The Reviewer notes that we propose that the CCO initially promotes centrosome growth by stimulating Polo recruitment to centrosomes, but states that we only provide indirect evidence for this by showing that centrosomal Polo levels are strongly reduced in Cyclin B half-dose embryos. They suggest we determine Spd-2 levels in Polo half-dose embryos, and/or the centrosome levels of mutant forms of Spd-2 that cannot be phosphorylated by Polo. We believe the Cyclin B half-dose experiment provide direct support for our hypothesis that Cdk/Cyclin activity influences Polo recruitment (Figure 8), although, clearly, we have not identified the mechanism. We do, however, suggest a plausible mechanism: Ana1 and Spd-2 are largely responsible for recruiting Polo to centrosomes, and we have previously shown that several of the potential phosphorylation sites in these proteins that help recruit Polo to centrosomes are Cdk/Cyclin or Polo phosphorylation sites (Alvarez-Rodrigo et al., eLife, 2020 and JCS, 2021; Wong et al., EMBO J., 2022). We are currently testing this hypothesis, but progress is slow as it is clear that multiple sites in both proteins can influence this process.

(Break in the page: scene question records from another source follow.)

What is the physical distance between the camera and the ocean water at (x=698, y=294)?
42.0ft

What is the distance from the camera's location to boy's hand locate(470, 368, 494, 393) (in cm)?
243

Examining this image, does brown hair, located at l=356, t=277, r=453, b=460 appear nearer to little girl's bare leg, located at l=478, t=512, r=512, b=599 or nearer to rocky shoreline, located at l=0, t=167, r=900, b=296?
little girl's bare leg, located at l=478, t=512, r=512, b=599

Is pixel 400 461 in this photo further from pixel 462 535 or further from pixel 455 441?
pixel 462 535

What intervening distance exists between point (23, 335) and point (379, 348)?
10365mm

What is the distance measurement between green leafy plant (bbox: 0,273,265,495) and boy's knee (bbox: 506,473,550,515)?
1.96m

As the Reviewer requests, we have now also examined how Spd-2 and Cnn behave in Polo half-dose embryos (Reviewer Figure 2, attached to this letter). As we describe in the Figure legend, this data is informative, but is complicated. With relatively minor, but mechanistically important, tweaks to our previous mathematical modelling we can explain these behaviours, but introducing such a significant mathematical modelling element would be beyond the scope of this paper. As described above, these findings will form the basis of a follow-up paper that is more mathematically oriented.

It is a great idea to look at mutant forms of Spd-2 that cannot be phosphorylated by Polo, but the consensus Polo phosphorylation site (N/D/E-X-S, with the N/D/E at -2 and the S at 0 being preferences, rather than a strict rule) is less well-defined than the consensus Cdk/Cyclin phosphorylation site (where the Pro at -1 is essentially invariant). Thus, we cannot accurately predict which sites would need to be mutated to generate such a mutant.

The Reviewer requests that we analyse the behaviour of TACC in embryos expressing the Spd-2-Cdk20A and Cnn-Cdk6A (as we do in Figure 7 for γ-tubulin). This is a reasonable request, but we prefer not to show this data as we have recently identified an interesting interaction between TACC, Spd-2 and Aurora A that will be the subject of another paper we hope to submit shortly. This data is hard to interpret without explaining these interactions properly, which is beyond the scope of the current manuscript.

We hope the Reviewers will agree that these changes have improved the manuscript substantially, and that it is now suitable for publication. We would like to thank them again for taking the time to read this rather complicated paper so thoroughly.

We look forward to hearing from you.